## Study text
★ ★ ★ ★ ★

By Steven R. Drexel, President and CEO of the Cornerstone Staffing Solutions, Inc. family of companies


On Friday August 3rd, the Bureau of Labor Statistics (“BLS”) released its monthly summary of labor market activity covering July 2018. The recent economic data has been pretty positive (with second quarter GDP growing at 4.1 percent and inflation still restrained).  Therefore, employment growth was expected to confirm the recent good news.   On balance, it was a mixed employment report.  Jobs growth was slower than expected, but the unemployment rate declined by a tenth and the ‘change in average hourly earnings’ remained constant.


Jobs Growth At-a-Glance

The all-important jobs growth number at 157,000 net new positions was mildly softer than the 190,000 expectation.  This modest disappointment was alleviated by the knowledge that revisions to the prior two months added another 59,000 jobs to the total. Therefore, the three-month moving average was a remarkable 224,000 net new positions — which can’t be viewed as anything short of impressive.  Moreover, the household survey, a smaller and more volatile series, indicated that employment grew by 389,000 positions.   The industry detail was also reassuring in that the biggest shortfalls during July were in government and specialty retail stores which caught the brunt of the Toys R Us closings.  Neither of these shortfalls are expected to be repeated going forward.


Unemployment Rate Update

The unemployment rate decreased by one tenth of a point to 3.9 percent.  This was within the reasonably narrow range that unemployment has occupied for nine months.  The unemployment rate is quite low by any historical standard but the notion that it is not moving south at a fast clip suggests that the labor force is still expanding at an accommodating rate allowing employment to grow in order to continue to support the expanding economy.  A really reassuring note in terms of the sustainability of the expansion.

★ ★ ★ ★ ★

## Extracted information
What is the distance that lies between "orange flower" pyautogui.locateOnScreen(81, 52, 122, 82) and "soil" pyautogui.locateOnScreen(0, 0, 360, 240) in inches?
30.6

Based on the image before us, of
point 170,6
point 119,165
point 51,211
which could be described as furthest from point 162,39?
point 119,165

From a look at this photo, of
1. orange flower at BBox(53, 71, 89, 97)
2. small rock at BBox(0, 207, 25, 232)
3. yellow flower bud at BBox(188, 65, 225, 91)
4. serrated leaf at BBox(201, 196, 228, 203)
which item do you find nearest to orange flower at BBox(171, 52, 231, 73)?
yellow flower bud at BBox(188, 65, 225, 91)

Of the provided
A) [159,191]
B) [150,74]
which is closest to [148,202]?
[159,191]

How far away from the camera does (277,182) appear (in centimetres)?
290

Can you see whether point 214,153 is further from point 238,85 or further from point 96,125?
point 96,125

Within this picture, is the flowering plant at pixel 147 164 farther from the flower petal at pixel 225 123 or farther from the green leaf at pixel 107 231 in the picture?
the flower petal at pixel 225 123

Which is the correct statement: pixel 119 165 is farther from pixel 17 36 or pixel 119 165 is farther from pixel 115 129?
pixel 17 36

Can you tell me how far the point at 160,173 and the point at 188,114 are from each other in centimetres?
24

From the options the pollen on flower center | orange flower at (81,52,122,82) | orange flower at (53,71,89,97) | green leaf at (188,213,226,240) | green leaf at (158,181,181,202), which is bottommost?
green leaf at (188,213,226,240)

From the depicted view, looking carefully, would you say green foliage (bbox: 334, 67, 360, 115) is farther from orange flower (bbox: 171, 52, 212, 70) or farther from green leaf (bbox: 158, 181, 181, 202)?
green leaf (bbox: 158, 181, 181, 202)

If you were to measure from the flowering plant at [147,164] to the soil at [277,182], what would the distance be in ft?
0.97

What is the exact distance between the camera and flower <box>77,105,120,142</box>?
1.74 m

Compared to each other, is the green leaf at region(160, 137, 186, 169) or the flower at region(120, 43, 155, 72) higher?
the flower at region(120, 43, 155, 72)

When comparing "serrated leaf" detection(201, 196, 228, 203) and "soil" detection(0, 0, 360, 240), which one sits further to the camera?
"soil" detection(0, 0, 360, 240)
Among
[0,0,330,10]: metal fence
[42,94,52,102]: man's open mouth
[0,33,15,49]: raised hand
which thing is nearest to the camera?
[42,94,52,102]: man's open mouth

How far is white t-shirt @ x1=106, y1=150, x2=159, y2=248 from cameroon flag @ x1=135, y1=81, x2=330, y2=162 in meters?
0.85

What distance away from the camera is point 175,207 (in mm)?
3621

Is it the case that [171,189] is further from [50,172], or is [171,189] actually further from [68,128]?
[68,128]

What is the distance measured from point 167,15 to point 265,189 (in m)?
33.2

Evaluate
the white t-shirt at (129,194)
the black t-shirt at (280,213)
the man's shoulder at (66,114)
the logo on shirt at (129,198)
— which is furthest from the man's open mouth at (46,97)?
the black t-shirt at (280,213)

★ ★ ★ ★ ★

In the jobs report commentary, to what level did the unemployment rate fall? Rely only on the jobs report commentary, not on the material.

## Answer for the task
It fell to 3.9 percent.